One guy reported that the problems went away after he switch the CPU mode
from 'Optimal' to 'Aggressive' in the BIOS' chipset options. But none of
that seemed to be a safe solution. I am under the impression, though, that
everybody got their probs solved eventually.

Achim

Sheesh! When *I* did that my computer wouldn't even POST!

I was getting the Win32k.sys BSOD on my machine - when I uninstalled
Motherboard Monitor, all my BSODs stopped.....?

HTH

Caroline

Caroline Picking, (e-mail address removed)
Milton Keynes, England.
 
J

Joachim Trensz

John, I wouldn't consider it impossible.

I've had similarly weird things happen in the past. A new, at the time 'hot'
graphics card (GF4-4600) wouldn't install, lots of no-POSTs and even data
corruption on the HD occurred. But after replacing the CPU (purely
coincidentally, it had until then had appeared stable and fine but I'd
purchased a new, faster one two days after I'd ordered the graphics card),
everything worked, the graphics card installed, and no data did get
corrupted anymore.

I have no explanation for what happened, but it did happen.

Achim


....
would this indicate a failing CPU?
....
 
J

John Q. Public

I've set CPU to 120 (instead of 133), and the multiplier from 13.0 to
9.0/17.0.

Seems a little stable so far, and CPU is showing up in system
properties as 1.60 Ghz Athlon XP 2100, which is a lot better than
showing up as Athlon XP 1500 like it was. What does this setting mean?
That sometimes it multiples by 9.0 and sometimes 17.0?
 
E

Ed

I've set CPU to 120 (instead of 133), and the multiplier from 13.0 to
9.0/17.0.

Seems a little stable so far, and CPU is showing up in system
properties as 1.60 Ghz Athlon XP 2100, which is a lot better than
showing up as Athlon XP 1500 like it was. What does this setting mean?
That sometimes it multiples by 9.0 and sometimes 17.0?

afaik, chips sold with a 12.5x (or lower) have access up to 12.5x, chips
sold at 13x or more have access to 13x and higher on the A7N8X.
Ed
 
J

Joachim Trensz

John, I don't remember everything that was said in this thread, but if
reducing the CPU speed helps, wouldn't that indicate that the CPU is the
problem? Do you have a chance of testing the board with another CPU?

As for the 9/17 issue, what Ed says. Depending on what the CPU is set to,
one of the two multipliers will result. Nothing to worry about, unless
you've unlocked your CPU.

Achim
 
J

John Q. Public

John, I don't remember everything that was said in this thread, but if
reducing the CPU speed helps, wouldn't that indicate that the CPU is the
problem? Do you have a chance of testing the board with another CPU?
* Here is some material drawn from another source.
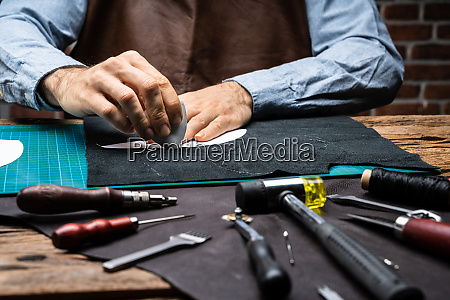 shoemaker working with leather at workshop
As for the 9/17 issue, what Ed says. Depending on what the CPU is set to,
one of the two multipliers will result. Nothing to worry about, unless
you've unlocked your CPU.

Achim

I was just curious as to why it seem to be stable at that setting, and
not the 13.0 setting. I'm not complaining, but I'm wondering if that's
ok, and if I'm getting the full use/speed out of my 2100XP
Athlon...perhaps it's a bug in the bios 1005?
 
J

Joachim Trensz

I can't really comment on the 1005 BIOS as I'm not using it. I heard some
people say it's a tad less stable than for example 1003, but in this NG
someone said the opposite, so my personal conclusion is, uh-huh, it can go
either way.

I wouldn't consider it impossible that the multiplier issue you're seeing is
a bug in 1005, although I haven't seen anyone else talk about it. I really
don't know.

As for getting full use/speed, I _think_ your CPU should run at a little
over 1700 MHz. If I'm right at 1600 MHz it would be running a tad slow.

Achim



....
I was just curious as to why it seem to be stable at that setting, and
not the 13.0 setting. I'm not complaining, but I'm wondering if that's
ok, and if I'm getting the full use/speed out of my 2100XP
Athlon...perhaps it's a bug in the bios 1005?
....
 
J

John Q Public

I can't really comment on the 1005 BIOS as I'm not using it. I heard some
people say it's a tad less stable than for example 1003, but in this NG
someone said the opposite, so my personal conclusion is, uh-huh, it can go
either way.

I wouldn't consider it impossible that the multiplier issue you're seeing is
a bug in 1005, although I haven't seen anyone else talk about it. I really
don't know.

As for getting full use/speed, I _think_ your CPU should run at a little
over 1700 MHz. If I'm right at 1600 MHz it would be running a tad slow.

Achim

You are correct. Around 1733 is where the
CPU should be, but the system blue screen crashes and is otherwise
very unstable with the FSB set anything higher than 125. So I've been
changing the multiplier and experimenting with different settings,
while leaving the FSB set at 125. The best I seem to be able to get is
1.63 Ghz (left click on my computer,general properties) Not a real big
deal, but this CPU is not even a year old (retail, not oem) and it
seems strange if it was having a problem.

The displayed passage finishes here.